One of those people is Mark Laver, a Canadian who teaches a course on Lamar’s music at Grinnell College in Iowa. Laver is a jazz saxophonist who also directs the college’s jazz band.
He says Lamar is an extraordinary musician because of his “flow” – the rhythm of his lyrics and delivery.
“There are other rappers who have a more sophisticated wordplay, but the way his flow spills across the bar lines – he sounds like a saxophone player,” Laver says. “He really floats over the top of the music.”
Though Lamar’s music is unapologetically black, others are drawn to it – and the work of other black musicians – simply because “it’s awesome,” Laver says. He cites something the late critic Albert Murray said about blues, another black musical form.
“When Albert Murray talks about the blues, he says it isn’t a music about struggle, it’s about overcoming the struggle. It’s about when you wake up in the morning you can’t get out of bed, but you do get up and move on because struggle is part of life and you handle it. There’s something universal about that, even as it’s important to acknowledge that it’s coming from some really powerful black voices, it’s relatable.”

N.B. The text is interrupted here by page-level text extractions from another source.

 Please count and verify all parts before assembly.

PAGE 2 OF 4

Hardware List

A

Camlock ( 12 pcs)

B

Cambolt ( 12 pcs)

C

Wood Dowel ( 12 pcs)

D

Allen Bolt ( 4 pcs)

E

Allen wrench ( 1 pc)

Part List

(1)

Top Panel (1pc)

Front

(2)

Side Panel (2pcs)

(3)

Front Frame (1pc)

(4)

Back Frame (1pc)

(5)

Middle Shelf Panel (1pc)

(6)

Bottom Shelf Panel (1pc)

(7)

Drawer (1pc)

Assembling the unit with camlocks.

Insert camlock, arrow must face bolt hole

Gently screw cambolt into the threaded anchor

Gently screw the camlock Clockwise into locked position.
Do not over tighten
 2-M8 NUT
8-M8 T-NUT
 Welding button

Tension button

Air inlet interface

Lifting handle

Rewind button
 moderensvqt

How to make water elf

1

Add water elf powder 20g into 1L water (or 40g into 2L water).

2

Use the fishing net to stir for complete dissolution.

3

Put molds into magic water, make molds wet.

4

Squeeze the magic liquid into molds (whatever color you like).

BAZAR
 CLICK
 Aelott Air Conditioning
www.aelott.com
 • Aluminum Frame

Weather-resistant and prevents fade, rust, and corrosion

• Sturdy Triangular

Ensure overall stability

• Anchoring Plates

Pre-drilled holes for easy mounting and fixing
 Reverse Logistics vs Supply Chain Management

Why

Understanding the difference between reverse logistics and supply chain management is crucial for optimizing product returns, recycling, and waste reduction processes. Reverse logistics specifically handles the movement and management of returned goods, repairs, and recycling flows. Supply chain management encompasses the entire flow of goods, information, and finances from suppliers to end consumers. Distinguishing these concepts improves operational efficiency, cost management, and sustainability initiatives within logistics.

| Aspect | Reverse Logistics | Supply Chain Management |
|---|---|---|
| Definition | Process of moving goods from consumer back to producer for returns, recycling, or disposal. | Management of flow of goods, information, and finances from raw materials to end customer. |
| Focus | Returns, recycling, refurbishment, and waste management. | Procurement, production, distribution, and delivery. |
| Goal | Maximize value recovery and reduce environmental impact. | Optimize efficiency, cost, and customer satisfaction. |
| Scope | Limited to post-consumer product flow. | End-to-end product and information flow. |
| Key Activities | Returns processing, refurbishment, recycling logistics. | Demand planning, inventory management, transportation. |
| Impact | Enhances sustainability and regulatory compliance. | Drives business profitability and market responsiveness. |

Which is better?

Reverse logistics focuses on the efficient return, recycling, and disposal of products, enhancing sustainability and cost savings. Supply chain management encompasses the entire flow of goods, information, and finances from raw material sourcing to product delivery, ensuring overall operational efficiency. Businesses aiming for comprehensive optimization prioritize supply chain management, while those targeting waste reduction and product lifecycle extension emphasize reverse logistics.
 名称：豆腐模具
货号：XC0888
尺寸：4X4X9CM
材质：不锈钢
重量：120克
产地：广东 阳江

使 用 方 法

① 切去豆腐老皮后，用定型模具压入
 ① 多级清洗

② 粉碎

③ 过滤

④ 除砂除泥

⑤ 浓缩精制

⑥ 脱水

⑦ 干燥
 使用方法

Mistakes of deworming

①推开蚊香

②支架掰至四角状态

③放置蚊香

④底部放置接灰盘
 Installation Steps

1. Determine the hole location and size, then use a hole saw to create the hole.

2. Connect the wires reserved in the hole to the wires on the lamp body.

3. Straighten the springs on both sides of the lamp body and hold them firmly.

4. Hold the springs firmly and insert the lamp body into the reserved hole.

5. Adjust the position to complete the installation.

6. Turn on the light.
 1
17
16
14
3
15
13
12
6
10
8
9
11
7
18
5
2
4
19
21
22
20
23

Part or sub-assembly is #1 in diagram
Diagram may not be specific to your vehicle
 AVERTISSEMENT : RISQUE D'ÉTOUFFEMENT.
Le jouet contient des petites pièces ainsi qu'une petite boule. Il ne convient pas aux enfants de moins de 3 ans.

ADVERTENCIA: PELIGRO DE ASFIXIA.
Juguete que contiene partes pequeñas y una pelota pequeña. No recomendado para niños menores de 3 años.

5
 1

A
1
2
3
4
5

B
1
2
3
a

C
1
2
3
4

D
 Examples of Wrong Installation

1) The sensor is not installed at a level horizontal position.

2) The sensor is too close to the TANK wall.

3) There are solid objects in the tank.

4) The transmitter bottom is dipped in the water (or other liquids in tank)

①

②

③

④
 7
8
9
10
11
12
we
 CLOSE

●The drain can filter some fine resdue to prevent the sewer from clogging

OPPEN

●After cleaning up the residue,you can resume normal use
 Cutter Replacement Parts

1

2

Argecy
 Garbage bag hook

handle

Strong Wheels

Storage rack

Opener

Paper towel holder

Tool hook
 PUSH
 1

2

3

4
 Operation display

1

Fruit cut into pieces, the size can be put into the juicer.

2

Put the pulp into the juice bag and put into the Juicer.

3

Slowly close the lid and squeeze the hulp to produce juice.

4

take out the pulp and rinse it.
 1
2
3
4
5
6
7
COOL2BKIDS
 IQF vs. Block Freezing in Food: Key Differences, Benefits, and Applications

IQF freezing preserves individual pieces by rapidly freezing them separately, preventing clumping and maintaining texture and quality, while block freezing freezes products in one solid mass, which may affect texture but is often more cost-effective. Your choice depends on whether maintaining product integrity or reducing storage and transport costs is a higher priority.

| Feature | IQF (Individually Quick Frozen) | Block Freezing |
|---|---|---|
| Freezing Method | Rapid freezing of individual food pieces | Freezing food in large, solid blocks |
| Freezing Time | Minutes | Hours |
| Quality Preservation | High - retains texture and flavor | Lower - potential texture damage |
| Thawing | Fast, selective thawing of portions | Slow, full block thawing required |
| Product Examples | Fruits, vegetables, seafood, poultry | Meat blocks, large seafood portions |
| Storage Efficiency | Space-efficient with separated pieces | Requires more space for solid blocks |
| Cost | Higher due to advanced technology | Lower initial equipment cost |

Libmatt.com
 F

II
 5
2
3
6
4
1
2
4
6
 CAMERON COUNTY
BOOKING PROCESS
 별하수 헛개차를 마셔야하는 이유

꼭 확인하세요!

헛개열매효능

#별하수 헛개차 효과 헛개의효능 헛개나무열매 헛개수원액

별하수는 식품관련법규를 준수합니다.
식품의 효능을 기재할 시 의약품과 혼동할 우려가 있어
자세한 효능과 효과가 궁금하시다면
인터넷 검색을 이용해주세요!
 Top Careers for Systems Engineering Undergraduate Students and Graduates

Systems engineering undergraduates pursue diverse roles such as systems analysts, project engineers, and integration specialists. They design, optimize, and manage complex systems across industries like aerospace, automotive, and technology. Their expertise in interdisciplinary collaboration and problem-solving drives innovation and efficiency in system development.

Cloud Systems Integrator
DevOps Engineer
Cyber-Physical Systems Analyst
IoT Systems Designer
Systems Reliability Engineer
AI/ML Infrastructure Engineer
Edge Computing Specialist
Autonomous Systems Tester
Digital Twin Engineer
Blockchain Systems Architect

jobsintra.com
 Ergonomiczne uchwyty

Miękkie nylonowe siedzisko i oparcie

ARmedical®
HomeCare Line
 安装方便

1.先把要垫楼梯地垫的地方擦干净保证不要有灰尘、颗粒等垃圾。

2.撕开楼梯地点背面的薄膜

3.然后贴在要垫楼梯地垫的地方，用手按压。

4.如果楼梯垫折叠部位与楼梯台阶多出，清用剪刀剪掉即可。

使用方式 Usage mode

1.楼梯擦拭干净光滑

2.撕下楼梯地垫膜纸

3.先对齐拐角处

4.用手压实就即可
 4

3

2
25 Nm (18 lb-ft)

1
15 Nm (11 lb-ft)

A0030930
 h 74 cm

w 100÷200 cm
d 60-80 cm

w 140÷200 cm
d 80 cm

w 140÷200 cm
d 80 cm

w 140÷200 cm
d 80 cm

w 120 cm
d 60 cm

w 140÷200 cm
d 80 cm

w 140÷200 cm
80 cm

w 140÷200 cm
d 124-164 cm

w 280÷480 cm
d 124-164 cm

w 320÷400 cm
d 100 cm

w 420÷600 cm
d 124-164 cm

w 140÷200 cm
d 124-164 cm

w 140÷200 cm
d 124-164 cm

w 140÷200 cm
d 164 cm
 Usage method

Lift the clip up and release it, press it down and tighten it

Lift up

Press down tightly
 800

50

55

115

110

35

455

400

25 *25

Black artists tend to thrive when there’s political and social turmoil. Black people look for them to “articulate a vision of what hasn’t occurred yet” and inspire them to reach for that vision, says Bolden, the University of Kansas professor.
“Now it’s hip to be an intellectual, to be an artist,” he says. “Anytime people are engaged in struggle, it’s always cool to be a thinking person.”
And now it’s hip to be unapologetically black, whether it’s onstage, in Starbucks – or even while eating fried chicken in the office.
Expect more unapologetically black moments to come.